絶対的に正しい英語なんて存在しない:世界に飛び出して、経験してみる

松岡 祐紀

日本人はその真面目な性格からか英語を話すときは「ネイティブスピーカーのような発音」をしないと思い込んでいる人たちが多いらしいが、世界的に見てもそんな人種は稀で通常、各国それぞれの訛りで英語を話している。

それに、そもそも「ネイティブスピーカーのような発音」とは一体なんなのか?

アメリカひとつとっても、東海岸と西海岸の英語は違うし、訛りの強い南部に行ったらほとんどの外国人は満足に英語でコミュニケーションは取れないだろう。そのほかにもオーストラリア人、カナダ人、ニュージーランド人、それにイギリス人はみんなネイティブスピーカーだ。

自分が住んでいたスコットランドの首都エディンバラの人たちは、そもそも自分たちも結構訛っているのに、地方都市であるアバディーンに行ったら「あいつらの英語は訛りが酷すぎて、何言っているのか分からない」と言っていたし、ロンドンの人たちはマンチェスターやリバプールの人たちの英語を下品だと言って、毛嫌いしていた。
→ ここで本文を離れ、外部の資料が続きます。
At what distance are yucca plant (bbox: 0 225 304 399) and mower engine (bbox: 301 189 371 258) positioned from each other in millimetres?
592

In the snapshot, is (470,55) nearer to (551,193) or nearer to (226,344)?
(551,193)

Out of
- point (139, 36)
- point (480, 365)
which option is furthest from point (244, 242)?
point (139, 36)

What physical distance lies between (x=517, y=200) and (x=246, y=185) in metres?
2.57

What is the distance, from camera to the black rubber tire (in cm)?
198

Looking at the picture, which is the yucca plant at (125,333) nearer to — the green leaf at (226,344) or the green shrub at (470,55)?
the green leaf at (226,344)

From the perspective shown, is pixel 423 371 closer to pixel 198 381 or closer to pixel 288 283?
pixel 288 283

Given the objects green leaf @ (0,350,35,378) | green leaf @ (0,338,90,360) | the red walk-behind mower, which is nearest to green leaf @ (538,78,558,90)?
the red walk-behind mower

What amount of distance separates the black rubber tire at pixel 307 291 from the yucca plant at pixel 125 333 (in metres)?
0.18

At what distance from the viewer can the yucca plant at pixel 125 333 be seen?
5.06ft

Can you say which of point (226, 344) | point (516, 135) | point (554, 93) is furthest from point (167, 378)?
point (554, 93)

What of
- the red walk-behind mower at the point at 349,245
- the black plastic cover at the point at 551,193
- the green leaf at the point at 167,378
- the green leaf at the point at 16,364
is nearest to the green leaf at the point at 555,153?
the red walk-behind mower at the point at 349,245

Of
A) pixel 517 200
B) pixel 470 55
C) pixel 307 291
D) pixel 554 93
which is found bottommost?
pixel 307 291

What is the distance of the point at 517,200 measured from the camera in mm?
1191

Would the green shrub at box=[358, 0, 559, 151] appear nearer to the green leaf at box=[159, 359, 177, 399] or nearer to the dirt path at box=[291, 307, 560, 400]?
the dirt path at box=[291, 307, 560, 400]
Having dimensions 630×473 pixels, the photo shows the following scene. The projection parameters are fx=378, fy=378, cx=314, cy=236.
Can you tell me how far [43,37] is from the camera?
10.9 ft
(ちなみにNYに滞在したときに、ラジオで当時流行っていたオアシスのギャラガー兄弟のひどく訛った英語での痴話喧嘩を流したあとに、DJが「彼らは英語は話せないけど、歌は歌える」と言ったのが印象に残っている)


日本人の英語下手の原因は発音教育の軽視にある。日本の発音教育改革に挑むイフ学語学院の「中野メソッド」

まず、このなかで気になったのが、「国際会議では発音が上手い奴がスターになれる。発音が上手いだけで華になれる」という発言だ。いくつかの国際学会などにも参加したことがあるが、アメリカ人などはよく「プレゼンがうまいだけで、中身がない」と酷評されるし、発音さえ良ければスターになれるのであれば、ネイティブスピーカー誰でもOKということになってしまう。(AKBのほうがまだスターになれる難易度がはるかに高い)

日本にいる外国人を二種類に分けて考えてみる。

1. 日本語の発音がすごく上手いけど、話がつまらない外国人。

2. 日本語の発音は下手だけど、話していて楽しい外国人。

圧倒的に後者のほうが好感が持てる。ようは「コンテンツ勝負」であって、そとみはそれほど問題にされない。特に国際社会では英語は話せて当たり前なので、発音が上手かろうがたいしたプラスにならない。それよりは人にないものを持っている人たちが生き残っていく。(世界的指揮者である小澤征爾氏は自他共に「英語の発音が苦手」と認めているが、それが彼の名声を傷つけることは一切ない。それを上回る圧倒的なコンテンツを持っているからだ)

日本人が英語を苦手とされるのは、発音以前の基本的なインプット(特に語彙力、文法)が圧倒的に不足しているからだ。

発音はいいに越したことはないが、しかしそれ以前にクリアすべき問題が多々ある。ある程度英語が話せるようになってから発音練習を始めても遅くはない。(あまり早く始めると、発音を気にするあまり、英語が話せなくなる弊害が大きい)

またコミュニケーションは常に双方向であって、絶対的なものではない。相手や場所、それにこちらのコンテンツに大きく左右される。(会議、レストラン、騒音溢れるのバーで話すときでは、それぞれ要求されるスキルが違ってくる)

英語ありきではなく、自分自身の中身がまず問題であり、それを外国人に適切に伝える手段として英語が存在する。こちらのコンテンツが魅力的であれば、相手はこちらのひどい英語でも付き合ってくれるし、逆にそれほどコンテンツに魅力がなければきちんと継続的に英語を勉強して、最低限のコミュニケーションを成立出来るようにするべきだ。

いずれにせよ絶対に通用する英語なんて、世の中には存在しないし、絶対的に正しい英語の発音なんてものも存在しない。いつまでもそんなことを議論していないで、とっとと世界に飛び出して世界を経験したほうが身のためだ。